There are two toxins that are the reason behind the dangerous toxicity of the honeysuckle plant. Cyanogenic and saponic glycosides are both found in the flowers and the vine. Cyanogenic glycosides transpose into hydrogen cyanide, which is a poisonous chemical to the dog’s system. This occurs as a result of the breakdown of the macromolecules in the plant tissues during the digestive process. They are only dangerous if they are ingested.
Saponic glycosides can cause blood cells to burst. When it is combined with the natural fluids of the dog's body, it generates a bubbly foam that causes the breakage of the red blood cells.This would have an adverse affect on the circulation of oxygen throughout the dog's body. It can also be detrimental to the dog’s stomach by causing pain and upset.
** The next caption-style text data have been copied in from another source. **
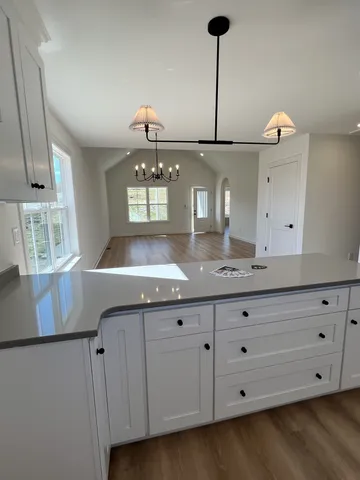 a kitchen with granite countertop a sink a stove and cabinets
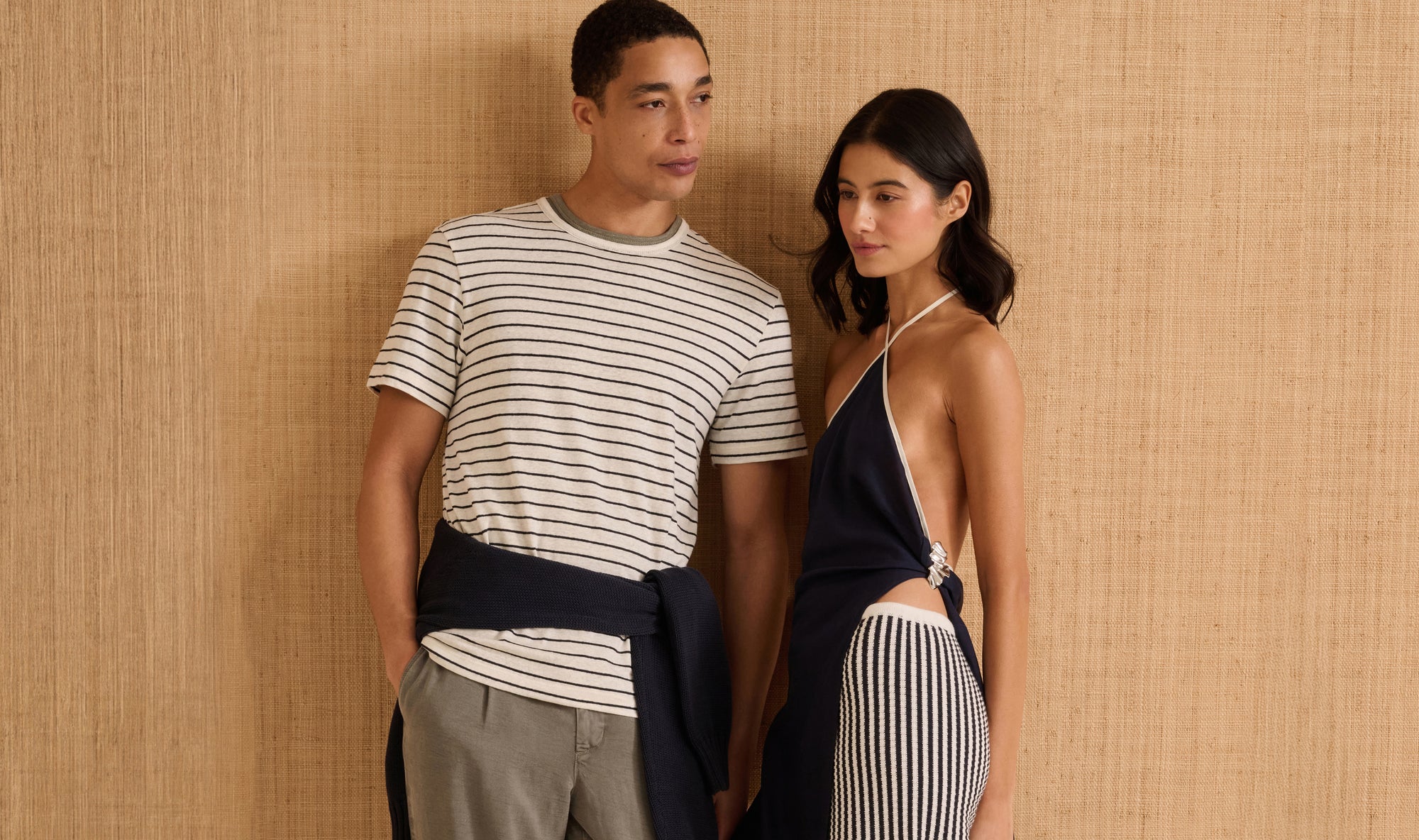 Man and woman standing together against a beige wall, wearing striped and navy outfits.
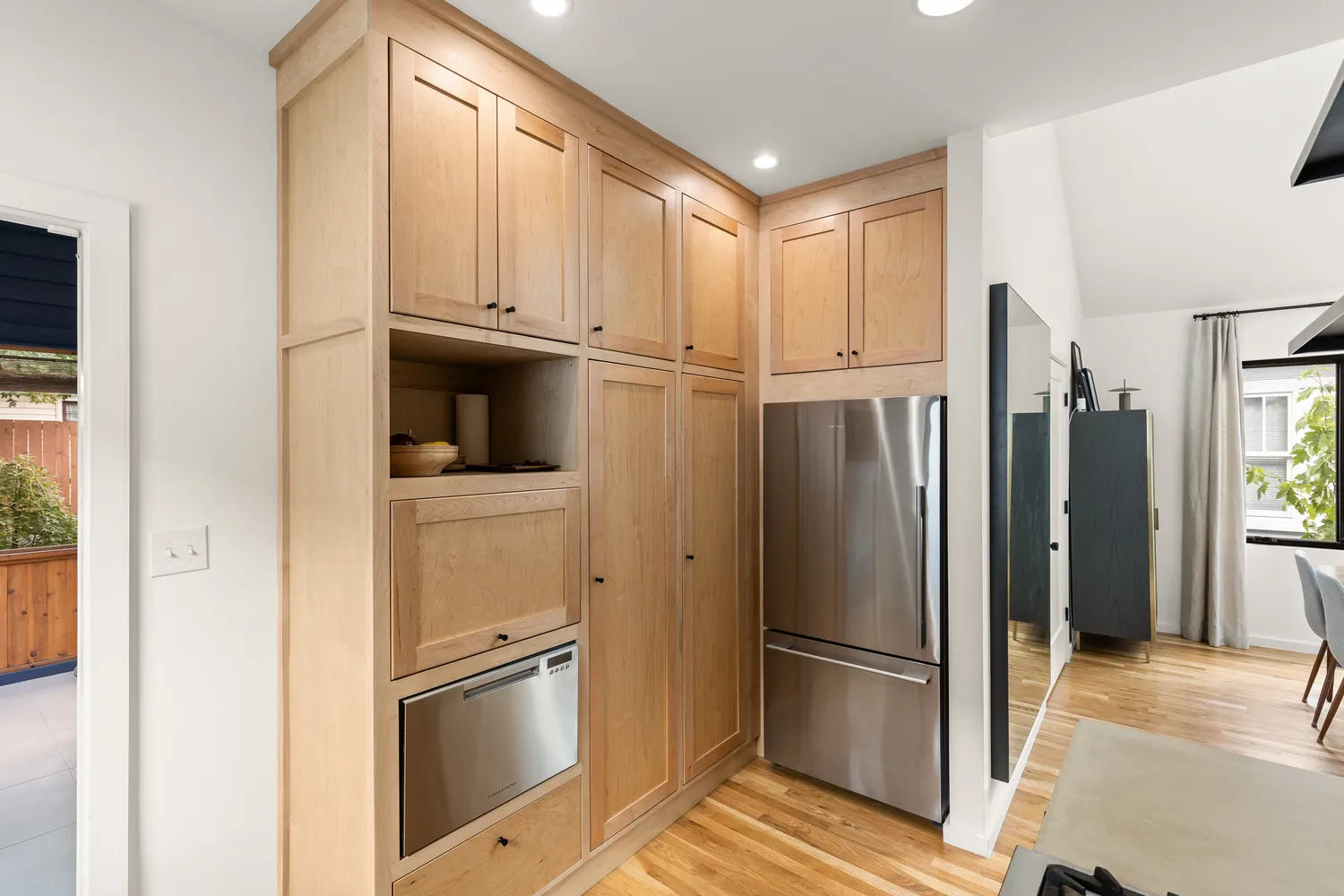 a kitchen with stainless steel appliances granite countertop a refrigerator and a sink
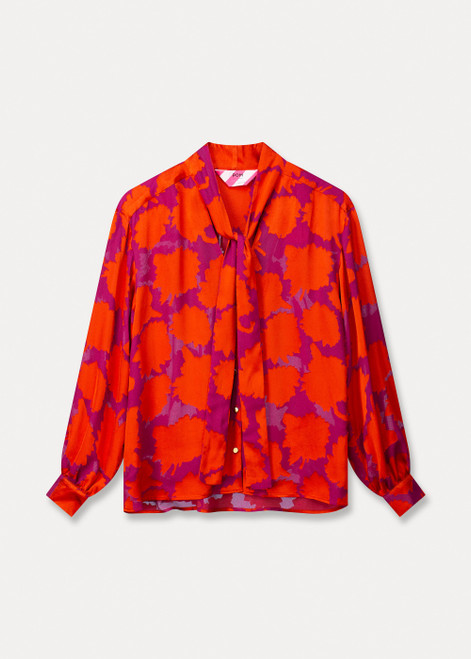 POM Pink blouse with orange floral print, gold buttons, and a bow tie. Wide fit with long sleeves.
The symptoms run the gamut with adverse side effects from which the dog suffers. There may be a noticeable irritation around the skin and mouth, along with drooling. There can also be vomiting and diarrhoea. The more serious noticeable symptoms would be difficulty walking, breathing, seizures, and convulsions. If your dog is not treated quickly and properly, it can result in coma and death. In addition, carotenoids are in the honeysuckle berries. They are not as toxic as the rest of the plant, but dogs cannot digest carotenoids easily. It is crucial to get your dog to the vet as quickly as possible if you suspect any part of the honeysuckle plant has been ingested.
One key aspect to prevent potential poisoning of your dog is to be certain not to plant honeysuckle plants close to where your dog will be. In addition, pay close attention to your dog if he does get close to the plants to be certain that none of it is eaten.